[Start Extract]

Policy 6. Investment

Section 6.1          Investment Introduction

The mission of the University of North Georgia Foundation (the “Foundation”) is to support the University of North Georgia by promoting philanthropy from all constituents, managing and investing its assets responsibly, providing financial assistance for students, faculty and staff, and serving in an advisory role to the President of the University. 

The Investment Committee ("the committee") is charged with the following:

  1. maintain the assets of the foundation in perpetuity

  2. achieve acceptable investment returns compared to industry benchmarks

  3. keep sufficient liquidity for short term funding needs

  4. manage risk

General Principles

This Investment Policy Statement (together with its Appendices, the “Statement”) sets forth policies and procedures that shall guide the Board of Trustees (the “Trustees”) and any of its delegates in supervising, implementing, evaluating and monitoring the investable assets of the Foundation.  The following six general principles shall apply:

  1. Investments of the Foundation shall be diversified unless the Trustees, or their lawful delegates, after appropriate deliberation, reasonably determine that because of special circumstances the purposes of the Foundation are better served without diversification.

  2. The Foundation shall be managed in accordance with applicable standards of fiduciary duty and in compliance with applicable laws and regulations, including the Uniform Prudent Management of Institutional Funds Act (Ga. Code §44-15).

  3. Standards for return, asset allocation, and diversification shall be determined primarily from a strategic perspective and measured over both short and long time periods.

  4. Foundation funds are by definition perpetual pools of capital and as such a long-term view in setting investment policy and strategy should be taken.

  5. Taking into consideration the long-term nature of the Foundation assets, maintaining a bias towards risk assets, which have historically produced higher long-term returns, is appropriate.

  6. The Foundation is exempt from taxation.  It is the policy of the Foundation to treat all assets of the organization, including those funds that are legally unrestricted, for the purpose of accomplishing the organization’s tax-exempt mission.  As such, the policies described in this Statement are to be interpreted in light of that overall sense of stewardship.

[End Extract]
[Start Dataset entries]

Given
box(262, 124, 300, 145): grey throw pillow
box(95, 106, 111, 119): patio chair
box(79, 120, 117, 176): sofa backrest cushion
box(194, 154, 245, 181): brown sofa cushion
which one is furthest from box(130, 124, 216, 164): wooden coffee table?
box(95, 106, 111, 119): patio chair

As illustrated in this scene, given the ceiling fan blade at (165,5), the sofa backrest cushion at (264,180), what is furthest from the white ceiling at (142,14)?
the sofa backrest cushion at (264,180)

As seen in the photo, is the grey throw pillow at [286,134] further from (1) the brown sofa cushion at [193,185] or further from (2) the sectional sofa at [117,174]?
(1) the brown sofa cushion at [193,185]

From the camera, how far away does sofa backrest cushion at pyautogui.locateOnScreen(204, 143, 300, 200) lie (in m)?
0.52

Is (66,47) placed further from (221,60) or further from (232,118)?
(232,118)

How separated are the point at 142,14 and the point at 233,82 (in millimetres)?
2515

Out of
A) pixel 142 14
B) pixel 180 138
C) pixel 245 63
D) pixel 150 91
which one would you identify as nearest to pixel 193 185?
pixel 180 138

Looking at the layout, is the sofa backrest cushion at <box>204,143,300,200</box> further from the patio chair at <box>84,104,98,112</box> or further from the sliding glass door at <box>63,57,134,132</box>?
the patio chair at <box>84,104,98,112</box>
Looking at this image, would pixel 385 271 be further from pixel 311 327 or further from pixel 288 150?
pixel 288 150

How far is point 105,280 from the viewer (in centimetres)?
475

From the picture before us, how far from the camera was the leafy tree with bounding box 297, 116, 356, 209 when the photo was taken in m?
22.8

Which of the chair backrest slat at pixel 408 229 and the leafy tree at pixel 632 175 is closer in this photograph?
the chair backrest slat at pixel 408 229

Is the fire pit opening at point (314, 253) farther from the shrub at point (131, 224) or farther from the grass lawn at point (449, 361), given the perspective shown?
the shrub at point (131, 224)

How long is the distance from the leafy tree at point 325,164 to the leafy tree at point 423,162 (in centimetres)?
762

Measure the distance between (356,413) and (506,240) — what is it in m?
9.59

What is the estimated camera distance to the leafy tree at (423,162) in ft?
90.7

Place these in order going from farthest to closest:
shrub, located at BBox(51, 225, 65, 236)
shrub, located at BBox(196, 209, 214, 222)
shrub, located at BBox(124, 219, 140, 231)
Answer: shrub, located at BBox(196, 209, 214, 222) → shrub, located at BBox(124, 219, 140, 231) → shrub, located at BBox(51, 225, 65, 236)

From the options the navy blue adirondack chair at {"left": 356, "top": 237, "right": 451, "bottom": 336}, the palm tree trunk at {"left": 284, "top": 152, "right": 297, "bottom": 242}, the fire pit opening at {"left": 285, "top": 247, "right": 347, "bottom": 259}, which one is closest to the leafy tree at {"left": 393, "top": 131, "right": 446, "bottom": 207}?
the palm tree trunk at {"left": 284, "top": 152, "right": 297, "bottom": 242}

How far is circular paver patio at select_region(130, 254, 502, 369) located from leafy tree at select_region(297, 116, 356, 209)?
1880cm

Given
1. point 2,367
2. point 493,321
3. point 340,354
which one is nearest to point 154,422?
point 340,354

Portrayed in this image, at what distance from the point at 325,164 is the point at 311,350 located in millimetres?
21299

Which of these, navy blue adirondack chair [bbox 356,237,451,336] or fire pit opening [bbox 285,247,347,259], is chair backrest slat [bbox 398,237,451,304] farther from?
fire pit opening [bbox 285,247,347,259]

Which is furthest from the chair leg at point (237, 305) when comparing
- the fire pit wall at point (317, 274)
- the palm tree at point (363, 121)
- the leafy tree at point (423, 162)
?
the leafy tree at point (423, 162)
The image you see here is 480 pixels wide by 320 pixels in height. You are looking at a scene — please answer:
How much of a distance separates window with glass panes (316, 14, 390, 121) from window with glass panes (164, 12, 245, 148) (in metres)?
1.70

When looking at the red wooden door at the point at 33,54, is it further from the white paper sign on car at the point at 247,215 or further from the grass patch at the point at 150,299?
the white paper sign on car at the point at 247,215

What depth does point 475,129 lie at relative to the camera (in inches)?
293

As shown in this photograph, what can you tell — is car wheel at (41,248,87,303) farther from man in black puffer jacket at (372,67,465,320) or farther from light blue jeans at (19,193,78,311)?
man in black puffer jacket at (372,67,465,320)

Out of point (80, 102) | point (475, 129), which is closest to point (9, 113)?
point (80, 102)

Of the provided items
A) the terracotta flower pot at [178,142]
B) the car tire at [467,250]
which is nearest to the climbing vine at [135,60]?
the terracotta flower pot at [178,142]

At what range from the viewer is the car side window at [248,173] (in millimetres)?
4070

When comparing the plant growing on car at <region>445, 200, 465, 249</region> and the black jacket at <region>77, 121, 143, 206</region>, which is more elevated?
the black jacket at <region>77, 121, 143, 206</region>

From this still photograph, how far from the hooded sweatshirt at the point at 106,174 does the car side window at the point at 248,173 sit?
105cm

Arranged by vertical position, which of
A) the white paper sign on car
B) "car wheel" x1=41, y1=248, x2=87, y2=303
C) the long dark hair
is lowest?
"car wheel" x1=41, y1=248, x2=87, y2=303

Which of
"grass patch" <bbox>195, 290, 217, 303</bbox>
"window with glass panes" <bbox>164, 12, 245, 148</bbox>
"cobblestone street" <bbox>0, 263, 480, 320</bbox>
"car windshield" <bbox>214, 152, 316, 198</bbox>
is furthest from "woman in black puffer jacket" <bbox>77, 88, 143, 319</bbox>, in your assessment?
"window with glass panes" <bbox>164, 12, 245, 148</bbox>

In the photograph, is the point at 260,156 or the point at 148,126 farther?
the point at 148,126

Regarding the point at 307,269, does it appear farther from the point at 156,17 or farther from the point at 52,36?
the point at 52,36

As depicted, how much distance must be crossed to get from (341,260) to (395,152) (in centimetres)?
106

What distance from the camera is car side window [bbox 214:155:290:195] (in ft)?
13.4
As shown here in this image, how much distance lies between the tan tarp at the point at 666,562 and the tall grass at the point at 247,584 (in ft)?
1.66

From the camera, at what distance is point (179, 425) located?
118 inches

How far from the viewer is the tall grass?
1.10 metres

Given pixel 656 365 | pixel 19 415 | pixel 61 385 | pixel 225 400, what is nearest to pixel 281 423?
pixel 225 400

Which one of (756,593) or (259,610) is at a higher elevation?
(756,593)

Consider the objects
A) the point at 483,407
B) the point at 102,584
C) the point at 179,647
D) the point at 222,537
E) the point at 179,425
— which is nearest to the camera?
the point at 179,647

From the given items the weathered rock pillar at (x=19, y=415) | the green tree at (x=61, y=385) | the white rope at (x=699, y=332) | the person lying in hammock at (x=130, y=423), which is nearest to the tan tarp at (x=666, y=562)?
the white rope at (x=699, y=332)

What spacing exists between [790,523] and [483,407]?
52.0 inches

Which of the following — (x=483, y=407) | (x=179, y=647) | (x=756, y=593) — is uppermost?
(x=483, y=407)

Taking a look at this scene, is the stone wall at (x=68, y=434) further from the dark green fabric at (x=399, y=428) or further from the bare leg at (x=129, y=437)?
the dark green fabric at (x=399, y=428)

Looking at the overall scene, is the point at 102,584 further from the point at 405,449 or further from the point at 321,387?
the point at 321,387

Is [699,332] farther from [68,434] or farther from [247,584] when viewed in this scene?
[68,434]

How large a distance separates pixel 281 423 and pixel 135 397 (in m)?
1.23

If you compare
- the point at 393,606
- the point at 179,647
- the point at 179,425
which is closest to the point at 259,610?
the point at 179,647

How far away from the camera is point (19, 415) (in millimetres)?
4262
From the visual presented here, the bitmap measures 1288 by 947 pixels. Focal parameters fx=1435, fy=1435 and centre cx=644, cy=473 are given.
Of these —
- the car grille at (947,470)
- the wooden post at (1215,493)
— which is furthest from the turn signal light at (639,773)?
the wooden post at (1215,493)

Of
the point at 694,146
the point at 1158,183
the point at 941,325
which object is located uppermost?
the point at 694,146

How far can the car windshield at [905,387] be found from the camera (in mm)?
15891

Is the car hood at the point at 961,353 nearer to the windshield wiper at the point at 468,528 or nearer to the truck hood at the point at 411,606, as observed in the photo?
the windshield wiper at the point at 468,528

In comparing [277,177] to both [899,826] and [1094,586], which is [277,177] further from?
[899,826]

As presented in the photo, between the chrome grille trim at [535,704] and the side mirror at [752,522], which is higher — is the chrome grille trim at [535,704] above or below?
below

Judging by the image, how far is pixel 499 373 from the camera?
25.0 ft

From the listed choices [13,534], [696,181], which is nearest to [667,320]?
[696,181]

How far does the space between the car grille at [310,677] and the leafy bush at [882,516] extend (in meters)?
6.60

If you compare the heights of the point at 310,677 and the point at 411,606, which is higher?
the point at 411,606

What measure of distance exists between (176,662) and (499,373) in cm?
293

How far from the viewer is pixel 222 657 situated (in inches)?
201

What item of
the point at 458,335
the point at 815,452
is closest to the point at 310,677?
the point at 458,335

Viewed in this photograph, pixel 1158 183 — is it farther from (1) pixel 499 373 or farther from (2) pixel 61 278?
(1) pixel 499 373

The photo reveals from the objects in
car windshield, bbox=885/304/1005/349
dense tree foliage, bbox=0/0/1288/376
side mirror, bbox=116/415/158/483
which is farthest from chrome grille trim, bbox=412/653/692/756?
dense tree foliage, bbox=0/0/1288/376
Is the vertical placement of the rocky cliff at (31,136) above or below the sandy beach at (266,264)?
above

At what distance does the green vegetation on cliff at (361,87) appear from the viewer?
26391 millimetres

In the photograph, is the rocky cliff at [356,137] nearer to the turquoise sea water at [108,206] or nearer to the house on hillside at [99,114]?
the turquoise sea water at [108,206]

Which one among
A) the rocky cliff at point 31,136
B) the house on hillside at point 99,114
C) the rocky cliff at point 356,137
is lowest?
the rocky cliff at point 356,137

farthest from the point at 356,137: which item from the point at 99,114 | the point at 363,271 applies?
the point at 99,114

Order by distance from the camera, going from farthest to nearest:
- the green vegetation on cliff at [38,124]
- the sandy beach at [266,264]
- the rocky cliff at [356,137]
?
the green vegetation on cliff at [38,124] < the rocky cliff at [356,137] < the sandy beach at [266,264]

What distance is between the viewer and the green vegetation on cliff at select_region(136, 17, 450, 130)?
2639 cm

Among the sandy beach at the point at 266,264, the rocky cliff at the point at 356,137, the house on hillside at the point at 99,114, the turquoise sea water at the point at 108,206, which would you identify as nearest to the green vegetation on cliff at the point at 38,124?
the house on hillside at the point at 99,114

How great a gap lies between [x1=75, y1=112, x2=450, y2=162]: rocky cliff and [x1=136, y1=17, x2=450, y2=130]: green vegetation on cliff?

[End Dataset entries]

> _Actions to take_:
[A] In the investment policy:
(i) Which law does the policy name for managing the Foundation in line with fiduciary duty?
(ii) How many general principles does the Statement say shall apply?
(iii) What is the third item the Investment Committee is charged with?
[B] Can you resume the foundation investment policy after its last sentence?

> _Responses_:
[A]
(i) The Uniform Prudent Management of Institutional Funds Act (Ga. Code §44-15).
(ii) Six.
(iii) Keeping sufficient liquidity for short-term funding needs.

[B]
Section 6.2          Delegation of Responsibilities

If the Board of Trustees elects to oversee investment matters directly, it shall undertake the roles and responsibilities of the Investment Committee (“Committee”) as outlined in this Statement.  Otherwise, the Committee shall implement the management process and monitor the Foundation in accordance with this Statement.  The Committee is the governing body responsible for (i) developing this Statement; (ii) monitoring compliance of the investment program with this Statement; (iii) overseeing the Foundation Staff in the discharge of their responsibilities as outlined below; (iv) retaining, monitoring and terminating Investment Managers, and Advisors  – collectively referred to as external investment partners (“Partners”) as appropriate; and (v) approving the terms upon which Partners manage the Foundation assets, including without limitation, the terms of investment management agreements, asset allocation guidelines, fees and compensation, and performance measurement benchmarks.  At least annually, the Committee shall review this Statement to ensure that the policies contained herein remain current and appropriate.

The Foundation Staff is responsible for communication with the Committee, acting as liaison with Partners, monitoring investments, and administration of the Foundation assets.

Subject to specific legal limitations or other restrictions in a gift instrument, the Committee may hire and prudently delegate to Partners the management of some or all of the Foundation’s assets.  The Committee will act in good faith, with the care that an ordinary prudent person in a like position would exercise under similar circumstances in:

  1. Selecting Partners.

  2. Establishing the scope and terms of the delegation, consistent with the purposes, goals, and mission of the Organization.

  3. Periodically reviewing the Partners’ actions in order to monitor the Partner’s performance and compliance with the scope and terms of any delegated activities.

In this regard, the Committee shall engage qualified external professional Partners that have demonstrated competence in their respective areas of expertise.  The duties and responsibilities delegated to Partners will be defined by specific contracts, applicable laws, and regulation.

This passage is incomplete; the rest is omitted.